The Embassies of the United Kingdom and Italy to the Holy See, as well as the Vatican, invited nearly 40 leaders of the world’s major religions, as well as top scientists, to Rome to remind world leaders of their responsibility to help take care of the planet, said Christopher Trott, British Ambassador to the Holy See.
He told Catholic News Service on September 27 that he hoped a united appeal would remind political leaders “that in fact the world is watching and that it not only matters in the halls of power, it actually matters in the halls of power. ‘entire world population’. since more than 70% of the world’s population identifies with a religious belief.
The meeting, “Faith and science: towards the COP26”, was scheduled for October 4 – the feast of Saint Francis of Assisi, patron saint of ecology – before the UN summit from November 1 to 12 in Glasgow , where parties from 197 nations are expected to come to an agreement on how to tackle the threat of climate change.

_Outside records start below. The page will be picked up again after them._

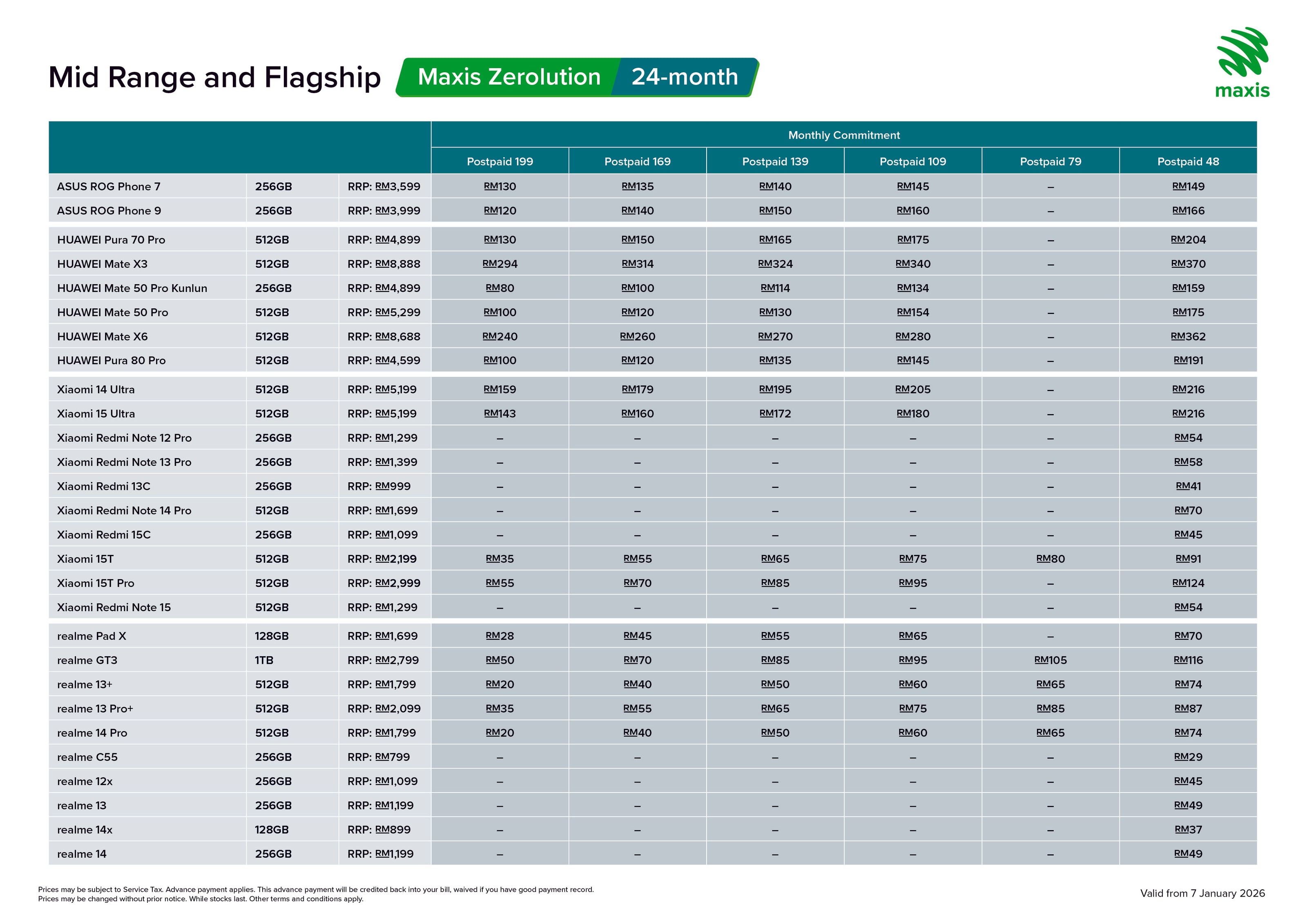 Mid Range and Flagship Maxis Zerolution 24-month

maxis

| | | | Monthly Commitment | | | | | |
|---|---|---|---|---|---|---|---|---|
| | | | Postpaid 199 | Postpaid 169 | Postpaid 139 | Postpaid 109 | Postpaid 79 | Postpaid 48 |
| ASUS ROG Phone 7 | 256GB | RRP: RM3,599 | RM130 | RM135 | RM140 | RM145 | – | RM149 |
| ASUS ROG Phone 9 | 256GB | RRP: RM3,999 | RM120 | RM140 | RM150 | RM160 | – | RM166 |
| HUAWEI Pura 70 Pro | 512GB | RRP: RM4,899 | RM130 | RM150 | RM165 | RM175 | – | RM204 |
| HUAWEI Mate X3 | 512GB | RRP: RM8,888 | RM294 | RM314 | RM324 | RM340 | – | RM370 |
| HUAWEI Mate 50 Pro Kunlun | 256GB | RRP: RM4,899 | RM80 | RM100 | RM114 | RM134 | – | RM159 |
| HUAWEI Mate 50 Pro | 512GB | RRP: RM5,299 | RM100 | RM120 | RM130 | RM154 | – | RM175 |
| HUAWEI Mate X6 | 512GB | RRP: RM8,688 | RM240 | RM260 | RM270 | RM280 | – | RM362 |
| HUAWEI Pura 80 Pro | 512GB | RRP: RM4,599 | RM100 | RM120 | RM135 | RM145 | – | RM191 |
| Xiaomi 14 Ultra | 512GB | RRP: RM5,199 | RM159 | RM179 | RM195 | RM205 | – | RM216 |
| Xiaomi 15 Ultra | 512GB | RRP: RM5,199 | RM143 | RM160 | RM172 | RM180 | – | RM216 |
| Xiaomi Redmi Note 12 Pro | 256GB | RRP: RM1,299 | – | – | – | – | – | RM54 |
| Xiaomi Redmi Note 13 Pro | 256GB | RRP: RM1,399 | – | – | – | – | – | RM58 |
| Xiaomi Redmi 13C | 256GB | RRP: RM999 | – | – | – | – | – | RM41 |
| Xiaomi Redmi Note 14 Pro | 512GB | RRP: RM1,699 | – | – | – | – | – | RM70 |
| Xiaomi Redmi 15C | 256GB | RRP: RM1,099 | – | – | – | – | – | RM45 |
| Xiaomi 15T | 512GB | RRP: RM2,199 | RM35 | RM55 | RM65 | RM75 | RM80 | RM91 |
| Xiaomi 15T Pro | 512GB | RRP: RM2,999 | RM55 | RM70 | RM85 | RM95 | – | RM124 |
| Xiaomi Redmi Note 15 | 512GB | RRP: RM1,299 | – | – | – | – | – | RM54 |
| realme Pad X | 128GB | RRP: RM1,699 | RM28 | RM45 | RM55 | RM65 | – | RM70 |
| realme GT3 | 1TB | RRP: RM2,799 | RM50 | RM70 | RM85 | RM95 | RM105 | RM116 |
| realme 13+ | 512GB | RRP: RM1,799 | RM20 | RM40 | RM50 | RM60 | RM65 | RM74 |
| realme 13 Pro+ | 512GB | RRP: RM2,099 | RM35 | RM55 | RM65 | RM75 | RM85 | RM87 |
| realme 14 Pro | 512GB | RRP: RM1,799 | RM20 | RM40 | RM50 | RM60 | RM65 | RM74 |
| realme C55 | 256GB | RRP: RM799 | – | – | – | – | – | RM29 |
| realme 12x | 256GB | RRP: RM1,099 | – | – | – | – | – | RM45 |
| realme 13 | 256GB | RRP: RM1,199 | – | – | – | – | – | RM49 |
| realme 14x | 128GB | RRP: RM899 | – | – | – | – | – | RM37 |
| realme 14 | 256GB | RRP: RM1,199 | – | – | – | – | – | RM49 |

Prices may be subject to Service Tax. Advance payment applies. This advance payment will be credited back into your bill, waived if you have good payment record.
Prices may be changed without prior notice. While stocks last. Other terms and conditions apply.

Valid from 7 January 2026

The United Kingdom chairs the presidency of COP26, in partnership with Italy.
Trott said his predecessor, Sally Axworthy, and others who started planning the interfaith meeting saw the real impact of Pope Francis with his strong environmental statements and his ‘Laudato Si’ encyclical, before the COP21 in Paris in 2015.
The pope’s voice made the difference, he said, as the goals set in the Paris Agreement “were slightly more ambitious than they could have been otherwise … and we hope the same will apply again âwith the added weight of people representing all countries of the world. major denominations as well as scientists.
âScientists recognize that the world must do something in response to climate change in order to prevent the situation from getting worse, but at the same time, this vision of protecting the planet is something that is at the heart of many things. . beliefs, âhe said.
Trott said they hope political leaders will understand that the voice of religious leaders matters and that they will not want their constituents to see them as ignoring or acting against “the leaders of the faith their people adhere to.”
“So we hope that there will be some kind of moral pressure on them to compromise when the negotiation is difficult,” he added.
The other reason why religious leaders are important, he said, is that they can communicate to their congregations how to understand the challenges the world faces and what kind of responses are needed.
âIn a way, what they can say to political leaders is: ‘You have to set yourself ambitious goals and then we can help you sell these ambitious goals to our faithful,â he said. he declares.
Religious leaders can also help dispel misinformation about climate change, he said.
Religious leaders are often “better equipped” than governments to respond to skepticism, explain why specific action is needed, and “recognize that we are in a potential crisis, some sort of existential crisis, some kind of crisis that is difficult to quantify immediately but that we are facing at this difficult time and we now have the opportunity to react at this time, which we will not always have, âsaid Trott.
“It’s about not selling the idea of ââclimate change,” he added, “but about selling the idea that we have to respond in our individual lives as well as at the government level to this crisis which, I think, makes the message of religious leaders so powerful. “
With a long career in diplomatic posts and missions in Africa and Asia, Trott said he witnessed the devastating effects of climate change most brutally when he briefly served as High Commissioner to the Solomon Islands in the South Pacific.
âI went with a television crew and representatives of the Anglican Church to an island that was the childhood home of an Anglican priest who is now based in the UK and that island is now under water; there remains a house on this island âwhere, decades before, a few hundred people had lived, he said.
Rising sea levels, as well as desertification across the Sahel in Africa, will be “at the back of my mind as I think about the COP,” he said.
âI think the Holy Father thinks a lot about the impact on the most vulnerable countries of climate change, which is why the Vatican is very focused on the ambitions we set for ourselves in terms of adaptation, in terms of support to vulnerable countries in this agreement. we hope to reach Glasgow, âhe added.